D’abord les pauvres!
« Jésus descendit de la montagne avec les Douze et s’arrêta sur un terrain plat. » C’est-à-dire dans la plaine, comme pour être à la hauteur de tout l’monde. De quoi leur parle-t-il? De bonheur et de malheur, de rires et de pleurs, d’amour et de haine; de tout ce qui fait le lot des hommes et des femmes, au quotidien et dans leur rapport les uns avec les autres. Il parle des valeurs que lui-même il a choisies de vivre et qu’il souhaite voir vivre par ses disciples. Il leur parle aussi de ce dont il voudrait qu’ils s’écartent pour ne pas y perdre leur âme.
Lors des précédents dimanches, au fil de l’Évangile selon saint Luc, nous avons considéré le mystère du Christ en lui-même. Jésus de Nazareth, l’envoyé du Père, venu accomplir les promesses de Dieu pour son peuple, venu combler l’espérance des pauvres. Jésus dont le destin a été de n’être pas accueilli chez les siens. Un rejet qui par la miséricorde et la grâce du Père, sera déjoué dans le mystère de la mort et de la résurrection du Christ. Déjà s’annonce la victoire pascale, la sienne et la nôtre avec lui!

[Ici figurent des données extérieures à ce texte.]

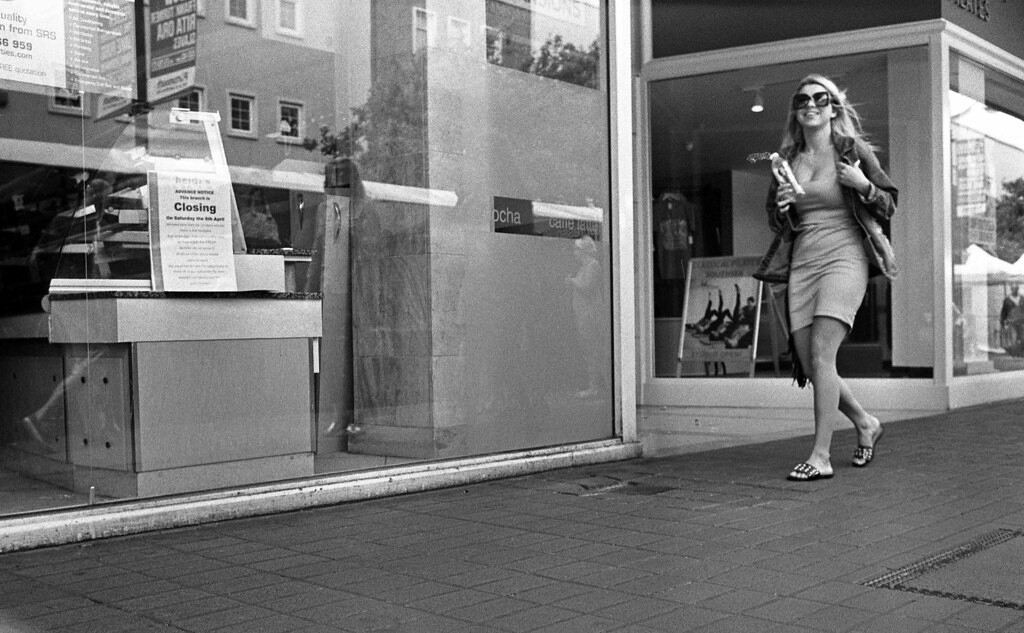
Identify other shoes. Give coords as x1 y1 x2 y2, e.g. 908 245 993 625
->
23 415 56 450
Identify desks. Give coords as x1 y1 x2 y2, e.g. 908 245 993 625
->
0 300 321 501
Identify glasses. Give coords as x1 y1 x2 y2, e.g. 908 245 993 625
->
792 92 832 110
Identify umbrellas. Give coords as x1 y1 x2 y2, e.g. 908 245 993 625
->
953 245 1024 296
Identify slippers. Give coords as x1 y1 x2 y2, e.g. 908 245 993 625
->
852 425 883 467
786 463 834 480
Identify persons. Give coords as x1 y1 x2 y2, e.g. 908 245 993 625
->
653 168 704 318
304 159 380 437
32 180 126 279
1000 284 1024 358
766 73 900 481
685 283 756 350
570 234 612 399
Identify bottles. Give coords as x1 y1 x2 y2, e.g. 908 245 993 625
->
769 153 805 203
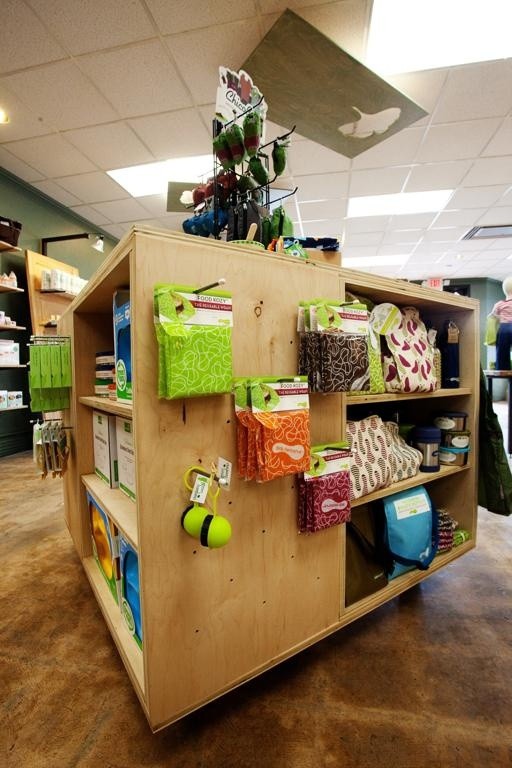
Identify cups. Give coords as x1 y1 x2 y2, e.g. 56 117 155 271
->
405 425 441 472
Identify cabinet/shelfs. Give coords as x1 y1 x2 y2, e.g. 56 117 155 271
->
35 289 76 327
0 241 28 411
71 227 339 734
344 279 480 615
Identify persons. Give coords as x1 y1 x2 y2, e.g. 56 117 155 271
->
491 278 512 370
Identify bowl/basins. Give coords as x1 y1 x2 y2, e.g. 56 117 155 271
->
228 239 265 249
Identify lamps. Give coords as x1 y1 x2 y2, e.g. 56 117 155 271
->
92 234 104 253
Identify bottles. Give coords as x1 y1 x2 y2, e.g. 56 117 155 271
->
399 425 416 440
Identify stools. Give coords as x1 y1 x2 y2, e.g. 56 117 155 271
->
482 369 512 458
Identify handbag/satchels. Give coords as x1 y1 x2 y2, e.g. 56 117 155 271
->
478 366 512 517
345 291 385 397
345 415 425 499
345 501 388 608
380 305 437 392
369 485 435 580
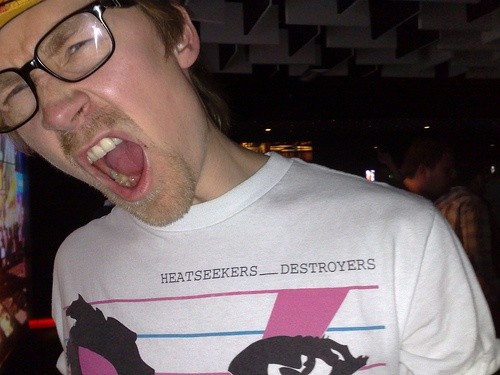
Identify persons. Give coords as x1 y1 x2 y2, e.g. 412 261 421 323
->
0 0 497 375
389 138 454 199
431 150 497 300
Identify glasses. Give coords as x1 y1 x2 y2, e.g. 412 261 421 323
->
0 0 140 134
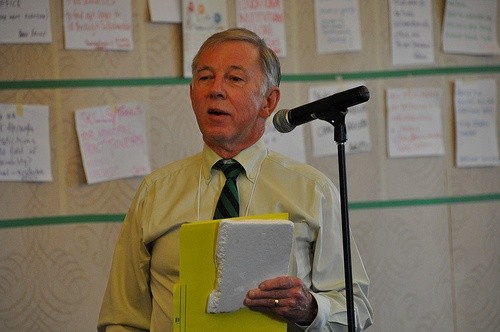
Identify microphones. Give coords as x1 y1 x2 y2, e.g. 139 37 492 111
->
273 85 370 133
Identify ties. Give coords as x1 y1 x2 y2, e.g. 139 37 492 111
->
210 160 245 220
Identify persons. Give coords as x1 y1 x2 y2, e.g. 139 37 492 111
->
272 298 279 307
97 28 374 332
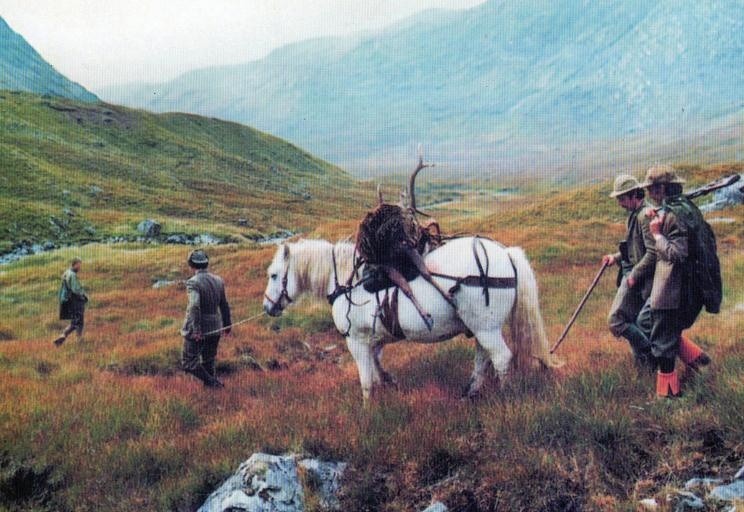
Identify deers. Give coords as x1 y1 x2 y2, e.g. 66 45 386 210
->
354 142 458 333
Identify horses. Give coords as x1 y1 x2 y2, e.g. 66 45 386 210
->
260 236 551 410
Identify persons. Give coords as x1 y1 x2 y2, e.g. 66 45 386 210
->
179 250 234 389
53 258 89 347
602 175 660 371
642 165 722 401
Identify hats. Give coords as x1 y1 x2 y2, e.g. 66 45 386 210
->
609 175 639 198
638 164 677 189
187 247 209 265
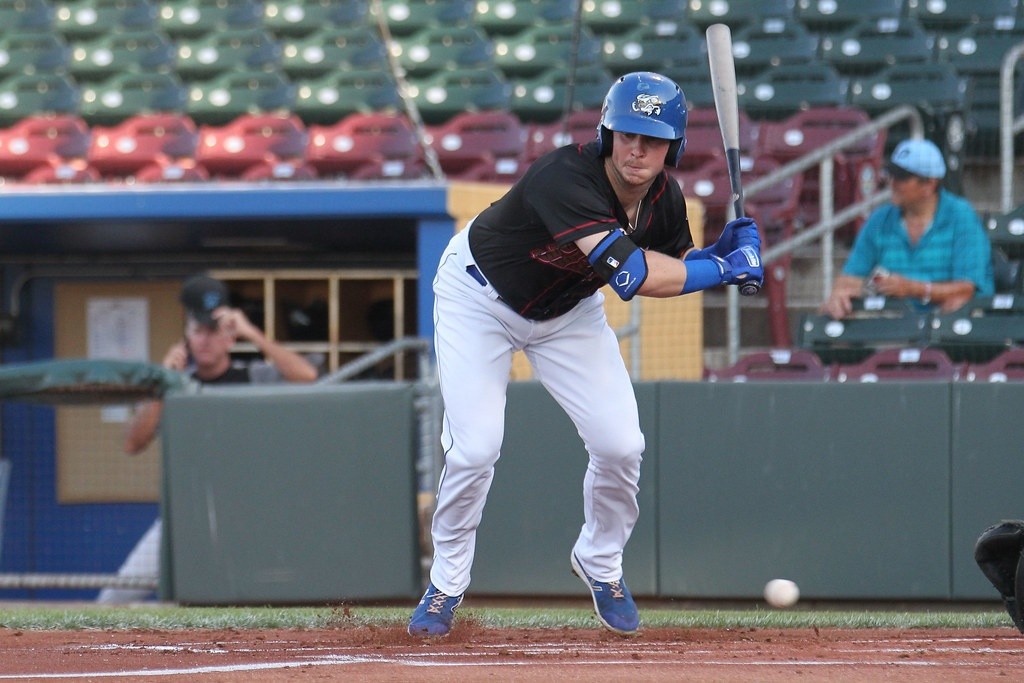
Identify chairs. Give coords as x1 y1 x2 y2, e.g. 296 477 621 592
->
1 0 1024 181
717 197 1024 386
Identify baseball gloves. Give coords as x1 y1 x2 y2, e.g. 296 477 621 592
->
974 518 1024 636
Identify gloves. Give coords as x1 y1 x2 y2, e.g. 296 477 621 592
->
711 217 762 290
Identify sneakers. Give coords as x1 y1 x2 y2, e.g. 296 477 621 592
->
406 582 464 640
569 545 639 637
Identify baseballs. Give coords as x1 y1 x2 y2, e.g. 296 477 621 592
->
762 579 801 609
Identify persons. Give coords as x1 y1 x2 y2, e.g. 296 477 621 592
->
407 73 763 642
826 140 995 320
92 280 317 604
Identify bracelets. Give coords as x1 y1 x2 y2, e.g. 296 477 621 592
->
922 282 932 305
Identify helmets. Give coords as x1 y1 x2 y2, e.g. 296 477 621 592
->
595 71 689 168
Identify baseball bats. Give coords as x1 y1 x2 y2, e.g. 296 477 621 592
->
706 24 762 297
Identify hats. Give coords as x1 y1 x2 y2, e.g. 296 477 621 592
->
880 138 946 182
182 277 228 329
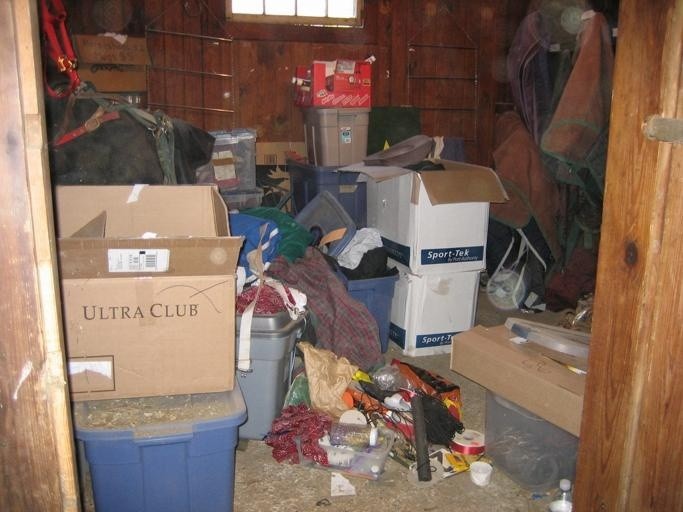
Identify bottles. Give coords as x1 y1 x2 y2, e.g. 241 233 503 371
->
549 479 573 512
331 422 377 448
291 77 311 88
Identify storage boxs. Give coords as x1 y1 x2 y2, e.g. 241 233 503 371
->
483 388 581 493
54 183 248 404
209 128 257 194
347 273 401 355
68 34 151 96
292 59 374 109
385 255 480 359
296 426 396 478
449 322 590 440
303 105 374 170
337 157 510 276
221 184 265 213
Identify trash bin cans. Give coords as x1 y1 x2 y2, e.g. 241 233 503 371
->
336 265 399 353
298 106 371 167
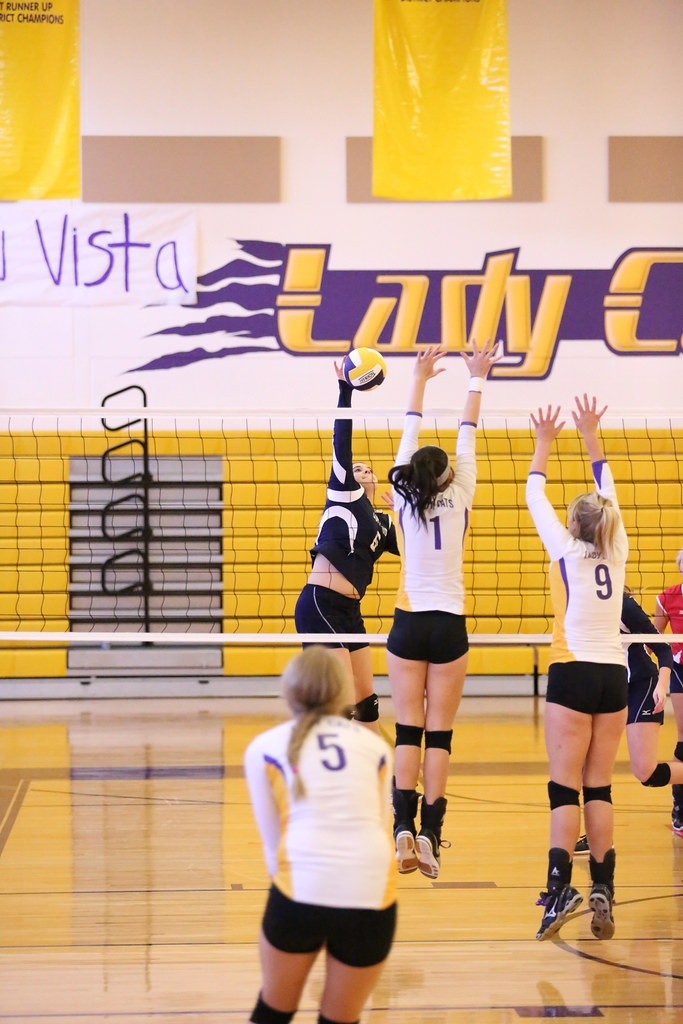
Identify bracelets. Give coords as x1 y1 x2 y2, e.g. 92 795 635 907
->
468 376 484 393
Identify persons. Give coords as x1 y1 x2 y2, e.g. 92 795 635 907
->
386 338 504 878
525 393 628 941
244 646 397 1024
295 355 400 739
573 549 683 854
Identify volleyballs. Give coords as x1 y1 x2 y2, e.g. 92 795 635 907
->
343 347 387 392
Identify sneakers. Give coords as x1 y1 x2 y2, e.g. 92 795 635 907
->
588 884 615 940
413 828 451 879
393 824 418 874
535 886 583 941
672 807 683 832
573 834 614 854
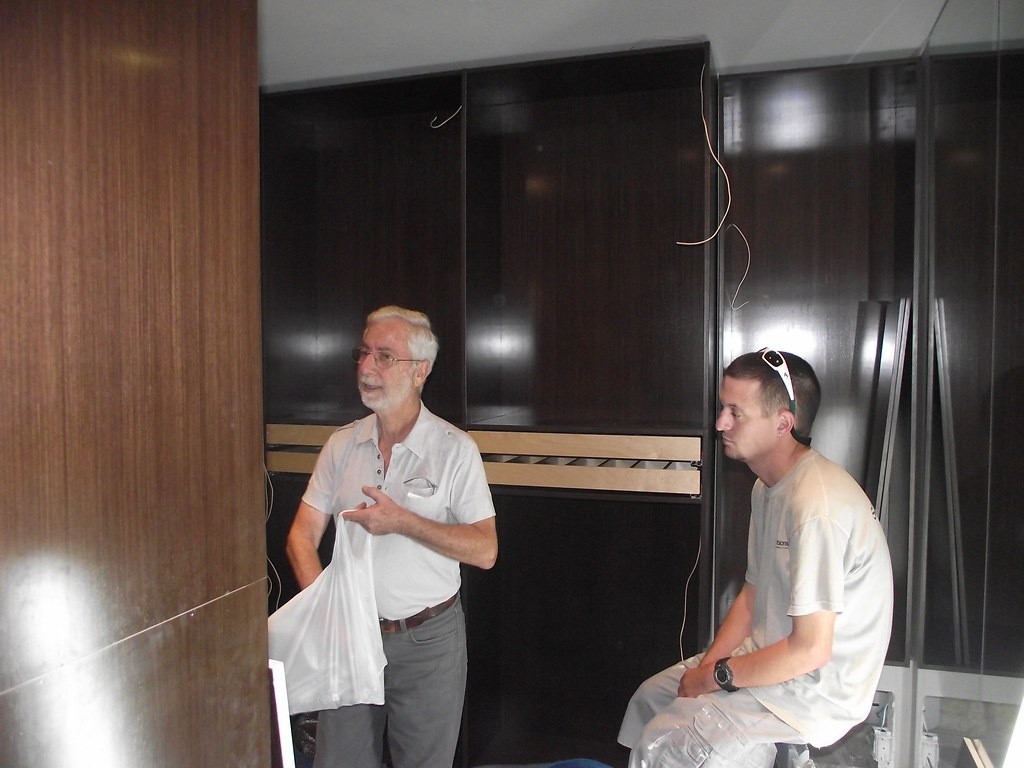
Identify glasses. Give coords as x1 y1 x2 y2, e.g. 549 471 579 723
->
351 346 420 369
758 347 796 418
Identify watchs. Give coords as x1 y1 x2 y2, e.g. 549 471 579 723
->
713 657 740 692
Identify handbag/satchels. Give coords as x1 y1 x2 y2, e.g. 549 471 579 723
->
267 509 388 715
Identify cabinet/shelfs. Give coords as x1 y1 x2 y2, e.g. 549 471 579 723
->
259 41 717 767
717 49 1023 767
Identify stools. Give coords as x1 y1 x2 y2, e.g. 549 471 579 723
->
773 723 875 768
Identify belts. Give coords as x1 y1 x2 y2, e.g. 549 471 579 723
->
379 592 458 634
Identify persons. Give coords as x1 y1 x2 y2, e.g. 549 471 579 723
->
616 351 894 768
286 306 498 768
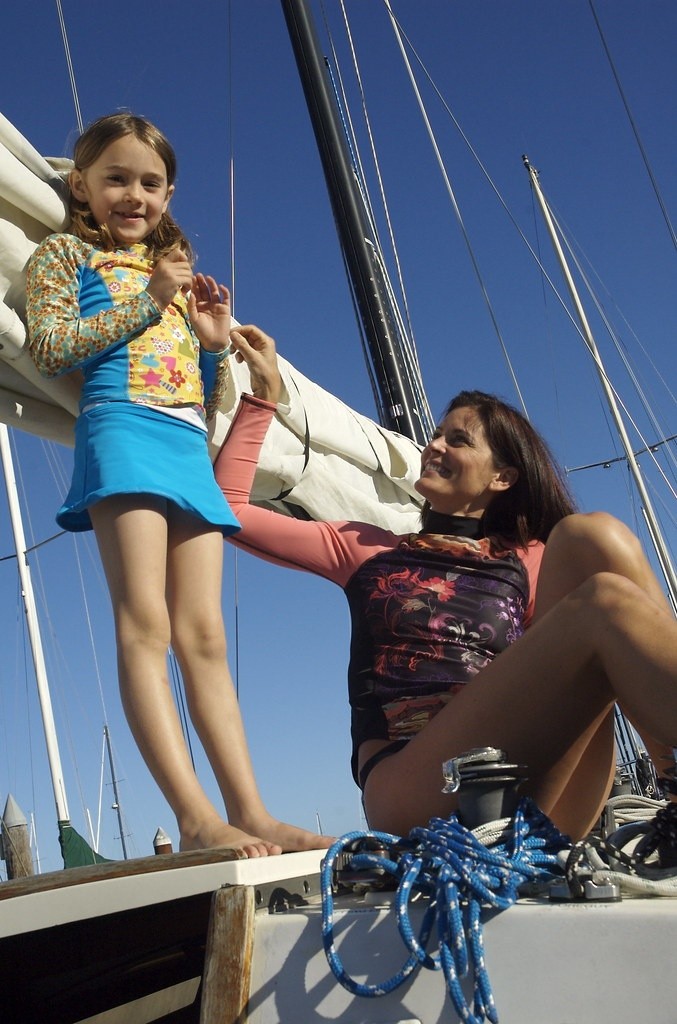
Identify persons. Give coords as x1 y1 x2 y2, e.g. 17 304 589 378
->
209 323 677 843
25 112 341 861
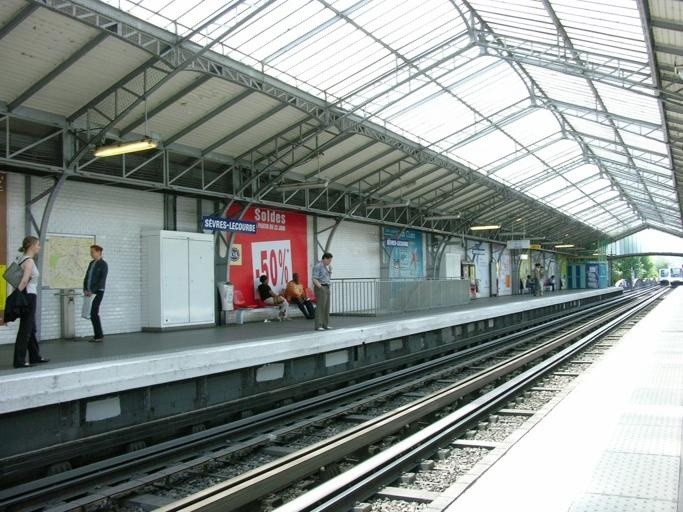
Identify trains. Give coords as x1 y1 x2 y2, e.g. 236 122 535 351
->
659 267 683 285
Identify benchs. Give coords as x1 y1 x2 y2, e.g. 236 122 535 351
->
233 287 318 325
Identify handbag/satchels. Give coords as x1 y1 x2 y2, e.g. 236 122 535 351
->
80 294 96 321
2 257 35 291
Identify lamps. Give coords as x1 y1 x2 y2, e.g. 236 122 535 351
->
92 96 157 157
274 135 501 230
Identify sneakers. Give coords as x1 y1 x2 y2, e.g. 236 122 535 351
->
277 316 291 322
89 336 104 342
14 361 32 368
30 357 50 363
316 326 333 331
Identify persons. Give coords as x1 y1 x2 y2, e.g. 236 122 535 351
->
311 253 334 331
525 275 536 296
534 263 543 295
11 235 49 367
536 266 543 278
82 244 107 342
546 275 554 291
284 272 315 320
257 275 292 322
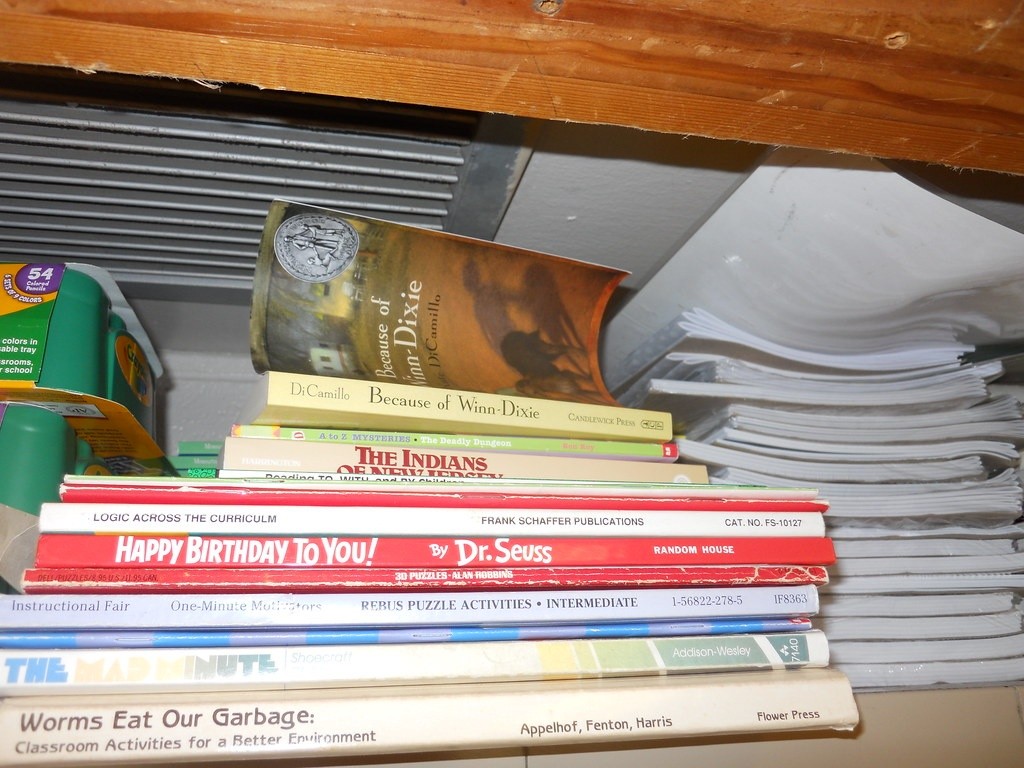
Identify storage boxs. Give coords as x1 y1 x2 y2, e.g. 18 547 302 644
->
0 269 158 595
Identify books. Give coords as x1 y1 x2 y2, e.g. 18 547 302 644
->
0 146 1024 768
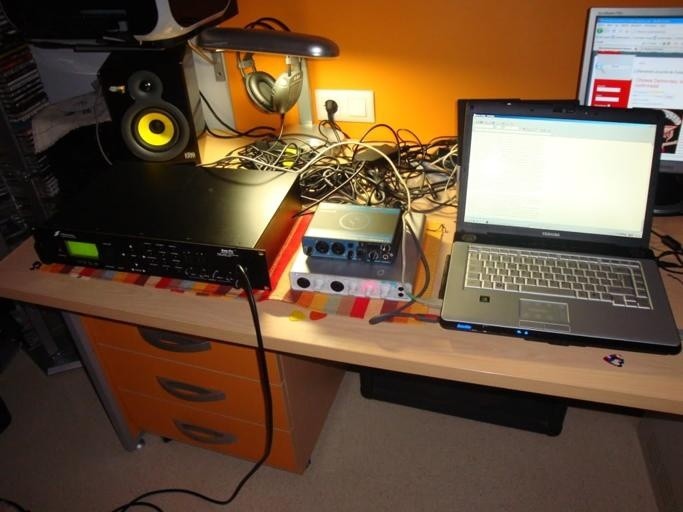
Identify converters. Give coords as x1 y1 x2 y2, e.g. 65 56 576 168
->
354 144 399 165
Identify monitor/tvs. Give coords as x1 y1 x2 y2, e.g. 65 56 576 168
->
575 7 683 215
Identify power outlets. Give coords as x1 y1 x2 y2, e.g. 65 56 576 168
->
314 88 344 123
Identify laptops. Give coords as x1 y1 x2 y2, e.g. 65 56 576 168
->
440 101 681 358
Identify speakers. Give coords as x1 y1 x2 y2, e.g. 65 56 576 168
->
97 41 209 169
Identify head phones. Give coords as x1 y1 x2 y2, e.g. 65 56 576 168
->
235 16 305 117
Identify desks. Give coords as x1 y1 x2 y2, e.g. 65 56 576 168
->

Jésus, Christ et Seigneur, a voulu aussi nous associer à son œuvre, à la mission de Salut qui lui est confiée par le Père. Et nous avons vu Simon-Pierre et ses compagnons être initiées par le Maître au défi de la mission en vivant l’audace et la fécondité surprenante d’une pêche mémorable.
« Jésus descendit de la montagne avec les Douze… » Nous nous retrouvons donc aujourd’hui pour cette mission avec Jésus. « Levant les yeux sur ses disciples, il déclara. » C’est à nous d’abord que le Seigneur s’adresse. Il aborde les thèmes que déjà nous connaissons pour les avoir entendus résonner dans nos propres vies et chez ceux qui nous entourent : pauvreté, richesses, faim et soif, persécutions, abondance et dénuement. Des situations éprouvées dans nos vies toujours confrontées aux valeurs et changements qui nous affectent.
Le 3e évangile, on le sait, est particulièrement attentif aux conditions sociales et économiques de ceux qui composent le groupe des disciples et l’auditoire de Jésus. Ils sont le plus souvent de la classe des défavorisés. Luc a un parti pris pour les pauvres, les malades, les femmes, les publicains et les pécheurs. Il tend à montrer que l’Évangile les concerne eux d’abord. Jésus lui-même a choisi d’être pauvre, proche des pauvres.
Certes le proverbe « Mieux vaut être riche et en bonne santé, que pauvre et malade » est toujours vrai. Il ne s’agit pas de louer ou de rechercher la misère pour elle-même, loin de là! Ce dont Jésus nous parle c’est d’espérance pour les petits et les humbles. Il parle d’un avenir pour eux, de la compassion divine dont ils sont l’objet et des promesses qui les concernent. « Heureux, vous les pauvres, car le Royaume de Dieu est à vous ». Le bonheur que vous cherchez, vous l’aurez. Parce que Dieu vous regarde. Il a entendu votre cri. Il est proche de ceux qui souffrent. Il prépare pour eux un monde nouveau. Faites-lui confiance! Mettez en lui votre espérance!
Bonheur pour ceux qui mettent leur confiance dans le Seigneur. Dieu saura les combler un jour. Mais dommage pour celui, qui, prisonnier de ses richesses, en oublie le Seigneur et le prochain. Il pense se suffire à lui-même mais, en fait, il fait pitié. Il n’y a pas d’avenir pour celui qui reste égoïstement dans sa bulle. Il nous est préférable d’être moins riches, de partager d’autres notre superflu. Dieu regarde pour son cœur. Or, il n’a pas de cœur celui qui ne s’ouvre pas au partage avec amour.
Il fait fausse route et se tient dans l’illusion celui qui ne jure que par ses biens et les bonheurs éphémères, sans égard pour le pauvre, sans attendre ce que Dieu s’offre à lui donner : à savoir, la paix intérieure, la consolation du cœur et de l’âme, le bonheur sans fin. Il s’agit au fond de reconnaître ce qui donne du sens et de la plénitude à nos vies. Comprenons que Dieu seul peut combler nos faims et nos soifs profondes.